▸ Excerpted passage
/---

Before getting into the best glide ratio for hang gliding, let's start by taking a look at what glide ratio even is. After all, it's a concept that you may or may not have really heard much of before, even if you're an experienced hang glider! While it's an important concept because it greatly affects the performance of the glider, many people don't really understand it. But thankfully it's pretty simple!
Glide ratio is simply the ratio of the horizontal distance that the glider travels to the vertical height that it loses. So, if a glider has a glide ratio of 15:1, for example, that means for every 15 feet (horizontal) that it moves forward, it will lose 1 foot (vertical). The larger the number is before the colon, the better, as that means the glider is losing less altitude for every horizontal foot that it moves. Thus, a glide ratio of 20:1 would be better than a glide ratio of 15:1, and so on.
As you can expect with this definition in mind, the glide ratio of a hang glider is important because it directly affects how far the glider can travel before it needs to land. Of course, there is much more nuance to flying than this as you can use the winds and thermals to catch more air and keep you up there longer, but the glide ratio is vital to know as it will help you pick out the perfect glider.
Now that we know what glide ratio is, let's take a look at what the best glide ratio is for hang gliding!
What’s the Best Glide Ratio for Hang Gliding?
The best glide ratio for hang gliding really depends on the situation that you're in. If you're trying to cover a lot of ground, then you're going to want a higher glide ratio so that you can travel further before needing to land. However, if you're flying in tight spaces or trying to land in a small area, then you might want a lower glide ratio so that you can lose altitude quickly.
That said, you typically want your hang glider to have a glide ratio of between 15:1 and 20:1. This will give you a good balance of being able to cover a lot of ground while still being able to lose altitude quickly when you need to. Of course, there are always exceptions to this rule and you might find that you need a higher or lower glide ratio depending on your flying style.
There are also trade-offs to consider. For example, higher glide ratios usually mean that the glider is bigger and heavier, which can make it more difficult to transport. Additionally, higher glide ratios often come at the expense of maneuverability, as the glider is less responsive to turns. So if you want to do some acrobatic flying, you might want to sacrifice some glide ratio in order to have a more nimble glider.
At the end of the day, it really depends on your needs and what you're looking for in a glider. The best way to figure out what's best for you is to talk to other pilots and see what they recommend, or even better, test out different gliders for yourself!
Is a Higher Glide Ratio Always Better?
Now that we know what the best glide ratio is for hang gliding, you might be wondering if a higher glide ratio is always better. After all, if 15:1 is good, then 20:1 must be better, right? Well, not necessarily.
While it's true that a higher glide ratio is usually better, there are some situations in which a lower glide ratio might be preferred. For example, as we mentioned before, if you're flying in tight spaces or trying to land in a small area, then you might want a lower glide ratio so that you can lose altitude quickly.

\---

▸ Extracted records
/---

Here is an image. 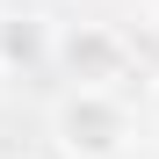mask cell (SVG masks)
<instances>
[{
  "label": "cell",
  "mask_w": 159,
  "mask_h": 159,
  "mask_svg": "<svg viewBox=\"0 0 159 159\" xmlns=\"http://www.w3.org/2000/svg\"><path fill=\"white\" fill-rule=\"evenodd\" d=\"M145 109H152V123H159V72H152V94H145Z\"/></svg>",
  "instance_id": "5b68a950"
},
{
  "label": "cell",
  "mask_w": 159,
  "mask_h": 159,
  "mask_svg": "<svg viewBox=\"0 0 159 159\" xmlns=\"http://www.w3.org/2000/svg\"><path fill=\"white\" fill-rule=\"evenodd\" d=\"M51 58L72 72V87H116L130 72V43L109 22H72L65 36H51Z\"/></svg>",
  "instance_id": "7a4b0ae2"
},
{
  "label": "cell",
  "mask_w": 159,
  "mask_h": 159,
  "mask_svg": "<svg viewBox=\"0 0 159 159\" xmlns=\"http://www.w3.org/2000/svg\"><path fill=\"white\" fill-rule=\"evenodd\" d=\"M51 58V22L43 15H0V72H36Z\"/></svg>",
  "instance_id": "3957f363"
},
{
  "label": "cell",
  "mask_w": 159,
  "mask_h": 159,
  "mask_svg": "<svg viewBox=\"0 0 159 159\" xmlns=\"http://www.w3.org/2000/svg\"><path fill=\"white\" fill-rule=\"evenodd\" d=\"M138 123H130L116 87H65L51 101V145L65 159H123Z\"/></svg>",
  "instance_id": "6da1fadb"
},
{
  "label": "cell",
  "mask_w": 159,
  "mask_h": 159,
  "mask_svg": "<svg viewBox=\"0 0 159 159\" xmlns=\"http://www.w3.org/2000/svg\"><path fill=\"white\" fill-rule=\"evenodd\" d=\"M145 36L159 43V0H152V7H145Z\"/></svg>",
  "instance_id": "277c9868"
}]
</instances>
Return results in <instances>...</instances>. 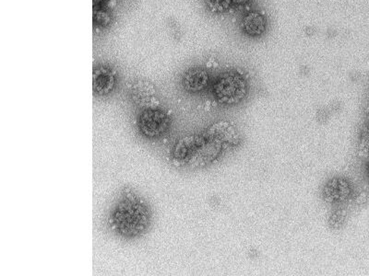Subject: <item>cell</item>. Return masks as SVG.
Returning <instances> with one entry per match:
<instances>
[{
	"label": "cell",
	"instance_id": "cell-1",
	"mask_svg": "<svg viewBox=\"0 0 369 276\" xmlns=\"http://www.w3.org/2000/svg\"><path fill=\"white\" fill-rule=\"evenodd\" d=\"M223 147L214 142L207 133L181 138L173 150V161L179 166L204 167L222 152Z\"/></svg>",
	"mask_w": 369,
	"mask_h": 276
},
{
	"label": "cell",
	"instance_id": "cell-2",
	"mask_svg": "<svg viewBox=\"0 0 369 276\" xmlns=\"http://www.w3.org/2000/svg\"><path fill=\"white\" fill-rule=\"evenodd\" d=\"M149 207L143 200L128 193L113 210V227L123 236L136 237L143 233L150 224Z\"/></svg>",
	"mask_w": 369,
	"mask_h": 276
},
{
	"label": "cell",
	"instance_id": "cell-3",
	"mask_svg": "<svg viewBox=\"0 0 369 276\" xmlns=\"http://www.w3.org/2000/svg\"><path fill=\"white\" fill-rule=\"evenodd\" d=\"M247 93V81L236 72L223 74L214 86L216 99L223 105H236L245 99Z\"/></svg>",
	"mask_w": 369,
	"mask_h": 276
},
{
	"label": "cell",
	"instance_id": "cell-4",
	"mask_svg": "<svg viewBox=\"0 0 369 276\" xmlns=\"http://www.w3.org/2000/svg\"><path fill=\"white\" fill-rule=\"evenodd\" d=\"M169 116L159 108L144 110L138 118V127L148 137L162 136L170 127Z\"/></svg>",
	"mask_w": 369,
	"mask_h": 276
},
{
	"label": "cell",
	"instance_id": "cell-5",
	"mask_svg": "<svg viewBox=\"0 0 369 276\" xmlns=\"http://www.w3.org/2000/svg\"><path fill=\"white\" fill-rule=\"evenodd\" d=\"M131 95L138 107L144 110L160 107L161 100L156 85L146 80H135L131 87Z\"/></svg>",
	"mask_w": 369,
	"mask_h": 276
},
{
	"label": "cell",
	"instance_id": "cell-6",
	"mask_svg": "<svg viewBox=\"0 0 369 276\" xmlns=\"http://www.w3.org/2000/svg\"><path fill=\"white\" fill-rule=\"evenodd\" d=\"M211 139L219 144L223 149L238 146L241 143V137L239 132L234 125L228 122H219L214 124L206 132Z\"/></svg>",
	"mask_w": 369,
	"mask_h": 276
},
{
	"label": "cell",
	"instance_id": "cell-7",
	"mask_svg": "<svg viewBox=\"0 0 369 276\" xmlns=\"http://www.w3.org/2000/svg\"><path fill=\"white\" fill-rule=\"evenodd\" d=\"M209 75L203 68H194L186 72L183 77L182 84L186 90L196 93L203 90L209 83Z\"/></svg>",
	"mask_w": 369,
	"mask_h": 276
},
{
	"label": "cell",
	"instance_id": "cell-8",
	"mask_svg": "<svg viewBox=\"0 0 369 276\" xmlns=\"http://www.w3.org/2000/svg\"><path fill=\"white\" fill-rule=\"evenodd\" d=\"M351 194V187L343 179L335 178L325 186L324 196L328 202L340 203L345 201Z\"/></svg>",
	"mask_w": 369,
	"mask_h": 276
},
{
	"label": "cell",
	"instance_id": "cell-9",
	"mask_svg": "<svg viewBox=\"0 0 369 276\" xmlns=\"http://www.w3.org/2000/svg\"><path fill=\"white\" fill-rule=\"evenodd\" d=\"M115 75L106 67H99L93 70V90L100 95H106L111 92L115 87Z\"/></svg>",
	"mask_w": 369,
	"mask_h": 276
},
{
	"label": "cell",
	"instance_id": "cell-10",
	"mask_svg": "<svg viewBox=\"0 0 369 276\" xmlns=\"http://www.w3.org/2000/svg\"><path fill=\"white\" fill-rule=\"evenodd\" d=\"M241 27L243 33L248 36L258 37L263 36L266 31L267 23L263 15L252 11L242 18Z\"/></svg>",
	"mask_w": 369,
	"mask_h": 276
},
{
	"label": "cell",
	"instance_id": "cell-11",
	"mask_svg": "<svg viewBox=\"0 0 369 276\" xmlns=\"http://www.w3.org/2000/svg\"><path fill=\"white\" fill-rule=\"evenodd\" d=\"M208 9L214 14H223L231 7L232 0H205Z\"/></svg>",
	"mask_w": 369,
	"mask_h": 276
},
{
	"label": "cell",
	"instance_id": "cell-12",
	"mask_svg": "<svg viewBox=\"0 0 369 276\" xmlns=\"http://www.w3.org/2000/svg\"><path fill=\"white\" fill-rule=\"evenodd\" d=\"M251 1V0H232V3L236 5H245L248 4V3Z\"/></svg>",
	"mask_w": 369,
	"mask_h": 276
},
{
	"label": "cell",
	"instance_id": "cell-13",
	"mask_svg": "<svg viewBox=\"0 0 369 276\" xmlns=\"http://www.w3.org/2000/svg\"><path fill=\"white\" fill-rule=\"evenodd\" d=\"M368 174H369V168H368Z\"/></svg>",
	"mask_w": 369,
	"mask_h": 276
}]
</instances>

\---
/---

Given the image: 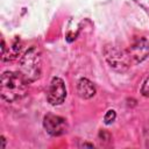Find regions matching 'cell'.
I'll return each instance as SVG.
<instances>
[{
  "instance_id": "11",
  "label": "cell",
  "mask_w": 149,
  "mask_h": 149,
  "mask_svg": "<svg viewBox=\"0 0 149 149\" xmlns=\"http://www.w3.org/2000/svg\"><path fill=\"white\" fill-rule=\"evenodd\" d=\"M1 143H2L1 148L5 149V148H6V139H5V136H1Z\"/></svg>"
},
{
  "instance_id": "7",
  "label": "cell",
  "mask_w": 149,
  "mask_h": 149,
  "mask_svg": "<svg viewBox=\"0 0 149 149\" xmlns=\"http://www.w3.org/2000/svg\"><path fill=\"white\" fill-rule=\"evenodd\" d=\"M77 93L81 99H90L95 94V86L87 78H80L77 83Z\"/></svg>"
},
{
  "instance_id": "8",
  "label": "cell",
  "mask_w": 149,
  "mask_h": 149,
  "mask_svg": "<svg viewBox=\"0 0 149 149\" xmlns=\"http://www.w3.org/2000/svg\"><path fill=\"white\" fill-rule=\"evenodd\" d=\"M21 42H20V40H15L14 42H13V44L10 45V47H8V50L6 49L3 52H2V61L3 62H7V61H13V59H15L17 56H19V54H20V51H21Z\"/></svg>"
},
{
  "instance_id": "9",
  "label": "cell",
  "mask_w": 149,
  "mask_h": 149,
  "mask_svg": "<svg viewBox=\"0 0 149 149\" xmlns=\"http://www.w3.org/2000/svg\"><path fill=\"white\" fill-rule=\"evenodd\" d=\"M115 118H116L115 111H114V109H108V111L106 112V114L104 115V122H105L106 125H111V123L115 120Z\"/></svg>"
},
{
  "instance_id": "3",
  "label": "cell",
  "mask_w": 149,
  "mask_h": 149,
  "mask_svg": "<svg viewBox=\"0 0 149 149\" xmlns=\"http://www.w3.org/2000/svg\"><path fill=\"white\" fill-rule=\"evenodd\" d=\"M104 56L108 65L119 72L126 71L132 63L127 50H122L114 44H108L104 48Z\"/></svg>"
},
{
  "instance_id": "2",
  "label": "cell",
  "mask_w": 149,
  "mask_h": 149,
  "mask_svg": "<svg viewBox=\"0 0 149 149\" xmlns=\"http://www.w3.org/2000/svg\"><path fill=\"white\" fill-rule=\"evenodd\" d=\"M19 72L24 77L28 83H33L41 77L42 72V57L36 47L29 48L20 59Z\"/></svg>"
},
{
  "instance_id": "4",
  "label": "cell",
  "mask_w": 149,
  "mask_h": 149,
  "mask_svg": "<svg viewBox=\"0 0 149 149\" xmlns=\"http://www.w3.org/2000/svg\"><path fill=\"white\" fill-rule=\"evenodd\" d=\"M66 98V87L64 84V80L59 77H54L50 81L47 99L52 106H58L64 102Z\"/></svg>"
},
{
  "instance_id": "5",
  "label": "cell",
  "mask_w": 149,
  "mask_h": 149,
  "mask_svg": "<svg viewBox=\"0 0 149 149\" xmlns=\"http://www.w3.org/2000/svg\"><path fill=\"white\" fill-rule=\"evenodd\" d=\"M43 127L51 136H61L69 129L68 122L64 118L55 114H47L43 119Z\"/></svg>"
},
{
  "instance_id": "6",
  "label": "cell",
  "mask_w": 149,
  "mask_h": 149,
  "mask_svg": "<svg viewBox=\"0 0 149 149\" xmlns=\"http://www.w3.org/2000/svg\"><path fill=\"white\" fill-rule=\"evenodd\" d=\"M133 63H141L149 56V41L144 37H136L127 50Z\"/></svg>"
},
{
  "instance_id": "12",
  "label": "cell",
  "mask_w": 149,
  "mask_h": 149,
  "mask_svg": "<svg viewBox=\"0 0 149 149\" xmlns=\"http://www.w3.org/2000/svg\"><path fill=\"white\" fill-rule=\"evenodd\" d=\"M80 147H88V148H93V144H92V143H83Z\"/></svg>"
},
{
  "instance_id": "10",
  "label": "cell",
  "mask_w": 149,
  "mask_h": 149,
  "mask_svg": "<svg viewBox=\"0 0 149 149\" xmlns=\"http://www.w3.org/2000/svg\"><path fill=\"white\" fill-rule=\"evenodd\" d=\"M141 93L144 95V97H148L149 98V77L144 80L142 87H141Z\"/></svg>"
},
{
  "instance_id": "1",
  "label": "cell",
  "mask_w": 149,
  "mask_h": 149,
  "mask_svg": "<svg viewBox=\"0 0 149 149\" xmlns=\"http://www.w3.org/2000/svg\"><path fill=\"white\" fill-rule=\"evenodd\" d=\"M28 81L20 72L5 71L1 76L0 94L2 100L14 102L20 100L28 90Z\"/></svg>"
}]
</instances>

\---

According to the hang gliding passage, what range of glide ratio do you typically want a hang glider to have?

Between 15:1 and 20:1.